Selective Conversion of Carbon Dioxide into Liquid Hydrocarbons and Long-Chain α-Olefins over Fe-Amorphous AlOx Bifunctional Catalysts

Considerable progress has been made in the conversion of carbon dioxide (CO2), which is highly thermodynamically stable, into liquid hydrocarbons using metal oxide/zeolite composite catalysts. Nevertheless, producing liquid hydrocarbons with a single catalyst without utilizing additional C–C coupling agents remains a formidable challenge. Herein, we report a bifunctional iron aluminum oxide (FeAlOx) catalyst that directly converts CO2 into C5+ hydrocarbons with an overall selectivity of 77.0% and CO2 conversion of 20.2% at a H2/CO2 ratio of 1:1. Notably, the selectivity for linear α-olefins (LAOs) was 52.4%, accounting for 78.4% of the total C4+ olefins.
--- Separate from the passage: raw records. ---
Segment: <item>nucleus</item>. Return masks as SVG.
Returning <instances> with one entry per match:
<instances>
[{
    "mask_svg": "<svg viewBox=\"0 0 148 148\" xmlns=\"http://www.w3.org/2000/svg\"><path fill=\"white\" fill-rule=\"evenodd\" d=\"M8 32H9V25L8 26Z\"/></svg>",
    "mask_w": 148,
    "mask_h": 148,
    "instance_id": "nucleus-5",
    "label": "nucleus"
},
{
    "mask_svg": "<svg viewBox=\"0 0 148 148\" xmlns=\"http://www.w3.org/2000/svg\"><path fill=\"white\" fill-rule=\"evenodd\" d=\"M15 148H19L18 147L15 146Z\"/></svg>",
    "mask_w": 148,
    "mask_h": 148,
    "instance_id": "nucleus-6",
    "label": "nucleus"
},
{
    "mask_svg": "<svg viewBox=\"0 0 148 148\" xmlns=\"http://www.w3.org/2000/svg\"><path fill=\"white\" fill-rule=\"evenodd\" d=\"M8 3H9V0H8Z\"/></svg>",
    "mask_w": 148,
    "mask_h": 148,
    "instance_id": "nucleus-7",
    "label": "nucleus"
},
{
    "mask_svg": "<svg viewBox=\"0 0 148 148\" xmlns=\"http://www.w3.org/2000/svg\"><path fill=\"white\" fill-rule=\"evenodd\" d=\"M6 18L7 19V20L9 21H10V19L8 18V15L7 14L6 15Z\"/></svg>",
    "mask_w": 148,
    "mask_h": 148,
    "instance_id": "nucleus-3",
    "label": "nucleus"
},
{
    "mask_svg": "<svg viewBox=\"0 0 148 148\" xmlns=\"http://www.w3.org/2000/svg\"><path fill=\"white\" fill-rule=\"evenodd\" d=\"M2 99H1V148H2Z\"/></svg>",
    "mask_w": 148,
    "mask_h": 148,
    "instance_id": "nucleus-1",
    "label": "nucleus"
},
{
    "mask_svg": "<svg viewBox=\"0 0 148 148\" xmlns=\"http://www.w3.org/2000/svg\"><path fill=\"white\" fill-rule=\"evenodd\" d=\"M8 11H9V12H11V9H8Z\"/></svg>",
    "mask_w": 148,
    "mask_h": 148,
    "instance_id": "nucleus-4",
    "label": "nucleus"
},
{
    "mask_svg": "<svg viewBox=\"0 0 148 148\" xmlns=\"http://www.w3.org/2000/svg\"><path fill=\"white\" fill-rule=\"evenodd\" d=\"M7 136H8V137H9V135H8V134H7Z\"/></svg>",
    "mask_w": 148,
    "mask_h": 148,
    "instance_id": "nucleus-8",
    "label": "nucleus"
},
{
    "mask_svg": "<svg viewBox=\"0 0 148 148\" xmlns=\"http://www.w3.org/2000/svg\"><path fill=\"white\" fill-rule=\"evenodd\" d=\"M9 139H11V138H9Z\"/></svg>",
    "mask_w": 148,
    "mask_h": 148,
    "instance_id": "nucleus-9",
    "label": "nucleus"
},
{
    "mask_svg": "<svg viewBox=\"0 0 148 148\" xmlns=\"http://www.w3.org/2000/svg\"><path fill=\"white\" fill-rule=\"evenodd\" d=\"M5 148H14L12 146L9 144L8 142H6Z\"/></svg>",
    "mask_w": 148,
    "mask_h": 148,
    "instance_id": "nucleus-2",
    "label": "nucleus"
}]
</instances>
At a high H2/CO2 ratio of 3:1, the yield of C5+ hydrocarbons was 19.7%. The concept of crystalline-/amorphous-structured active sites in the single FeAlOx catalyst was proposed. The reducible magnetite (Fe3O4) phase, which contains surface oxygen vacancies, facilitated the reverse-water–gas-shift (RWGS) reaction to form CO via CO2 hydrogenation, and subsequent C–C coupling over Hägg iron carbide afforded lower olefins (C2–C4=). Long-chain LAOs were then formed on the surface of amorphous aluminum oxide (AlOx) via the readsorption of C2–C4=. In addition, the amorphous AlOx phase enhanced CO2 and H2 adsorption, which facilitated the formation of carbonate, bicarbonate, and formate species via the RWGS reaction and the subsequent formation of long-chain hydrocarbons via the Fischer–Tropsch reaction. The bifunctional FeAlOx catalyst showed excellent stability for up to 450 h on-stream, demonstrating its potential as a practical-scale catalyst for the conversion of CO2 into value-added liquid fuels and chemicals.